The Individual or the Species?

In February 2012, the Connecticut Court of Appeals determined that the lower court might have gotten it wrong. The appellate court agreed that rather than having to prove that Scuppy was a vicious individual, it might be possible for the parents of the injured child to win by proving that Scuppy’s owner knew that horses are potential biters as a species.

According to the Court of Appeals, there was substantial evidence in the record establishing that even if Scuppy did not have a propensity to bite, horses as a species do. For example:

Horses "have been doing it . . . since the beginning of time, biting and kicking," said Bernard L. Begley Jr., a local fire captain who said that he had been riding all his life.

Veterinarian Bradley W. Amery agreed that "a horse could bite you and cause serious physical damage" and that horses, by their nature, could bite someone.

The Court of Appeals reversed the dismissal of the parents’ lawsuit. The case is back in the lap of the trial court for a determination of whether Scuppy’s owner "had notice that Scuppy belonged to a class of domestic animal that possessed a natural propensity to bite, thereby endangering customers such as the plaintiffs invited onto their property."

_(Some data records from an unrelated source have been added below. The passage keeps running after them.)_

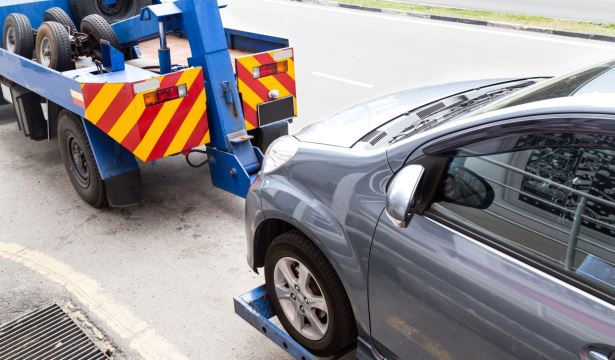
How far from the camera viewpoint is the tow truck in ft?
14.9

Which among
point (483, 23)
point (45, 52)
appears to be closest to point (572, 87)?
point (45, 52)

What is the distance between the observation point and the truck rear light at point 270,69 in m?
5.06

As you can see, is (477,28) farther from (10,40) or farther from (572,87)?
(572,87)

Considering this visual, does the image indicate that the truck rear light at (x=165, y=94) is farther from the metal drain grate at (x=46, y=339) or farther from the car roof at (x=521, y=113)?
the car roof at (x=521, y=113)

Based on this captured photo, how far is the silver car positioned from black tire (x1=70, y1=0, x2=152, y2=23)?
427cm

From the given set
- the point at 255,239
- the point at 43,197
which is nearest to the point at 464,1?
the point at 43,197

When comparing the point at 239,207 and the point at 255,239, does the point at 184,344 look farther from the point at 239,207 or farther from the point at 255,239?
the point at 239,207

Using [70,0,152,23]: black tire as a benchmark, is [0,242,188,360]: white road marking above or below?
below

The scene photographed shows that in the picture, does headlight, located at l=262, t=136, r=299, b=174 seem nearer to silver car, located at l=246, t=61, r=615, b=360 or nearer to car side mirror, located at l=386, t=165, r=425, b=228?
silver car, located at l=246, t=61, r=615, b=360

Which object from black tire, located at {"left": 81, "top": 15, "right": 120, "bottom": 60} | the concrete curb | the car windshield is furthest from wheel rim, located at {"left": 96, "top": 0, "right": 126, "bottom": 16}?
the concrete curb

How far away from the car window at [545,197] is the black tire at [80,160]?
11.4 feet

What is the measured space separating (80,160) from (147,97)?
127 centimetres

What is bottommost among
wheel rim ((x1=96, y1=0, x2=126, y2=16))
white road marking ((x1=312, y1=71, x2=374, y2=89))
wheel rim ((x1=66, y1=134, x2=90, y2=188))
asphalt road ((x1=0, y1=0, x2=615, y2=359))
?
asphalt road ((x1=0, y1=0, x2=615, y2=359))

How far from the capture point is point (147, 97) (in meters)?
4.46
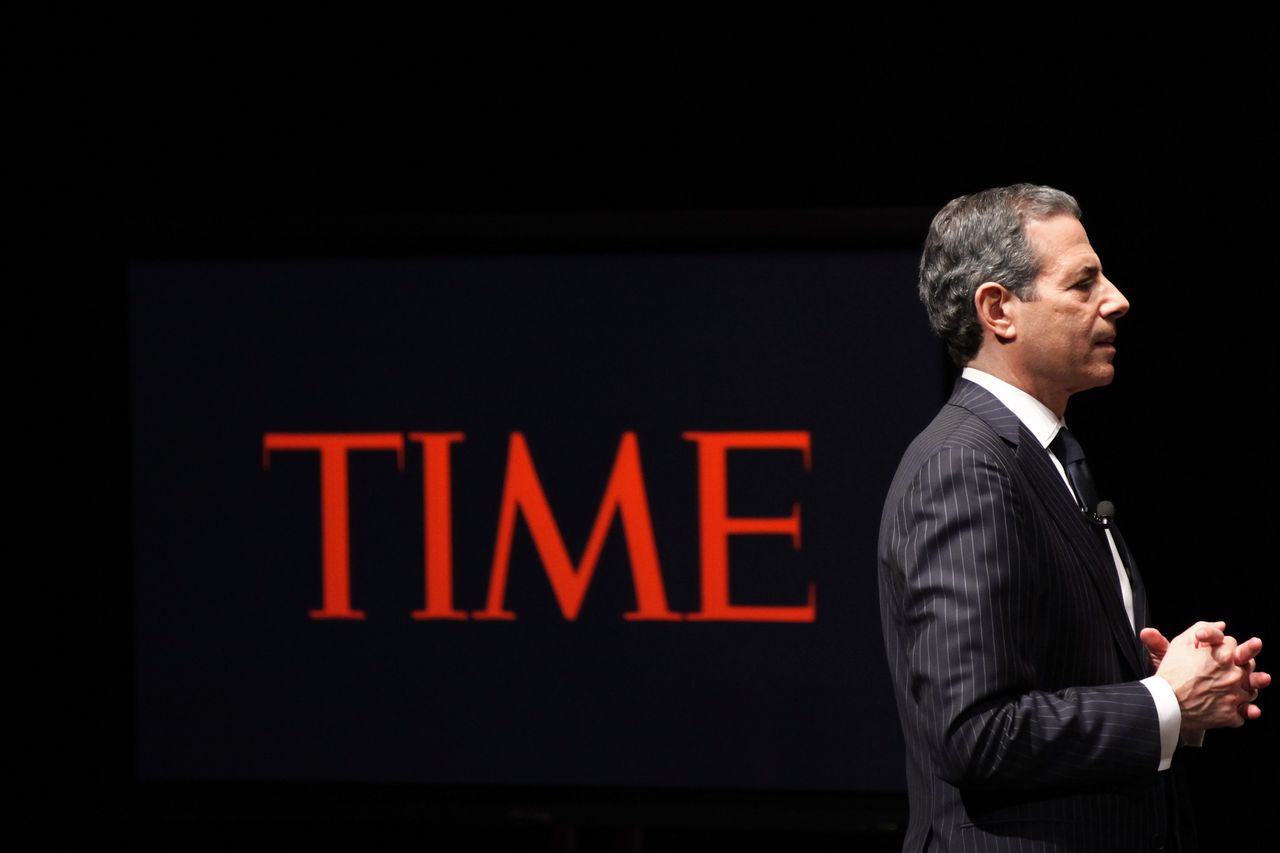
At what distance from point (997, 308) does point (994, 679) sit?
42 centimetres

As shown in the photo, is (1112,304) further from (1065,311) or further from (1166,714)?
(1166,714)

Connecticut is one of 46 states with an equine activity liability statute that requires individuals to assume the risk of injury resulting from inherent hazards associated with recreational equestrian activities. There are some exceptions, including the negligence of the person providing the horse for the activity. The appellate court said that the statute did not apply here, and neither party addressed the statute in their arguments to the court.

Which is the proper standard for a court to properly decide a case like this one?

Should the fact that any horse might be a biter trump the fact that a particular horse never has bitten anyone before?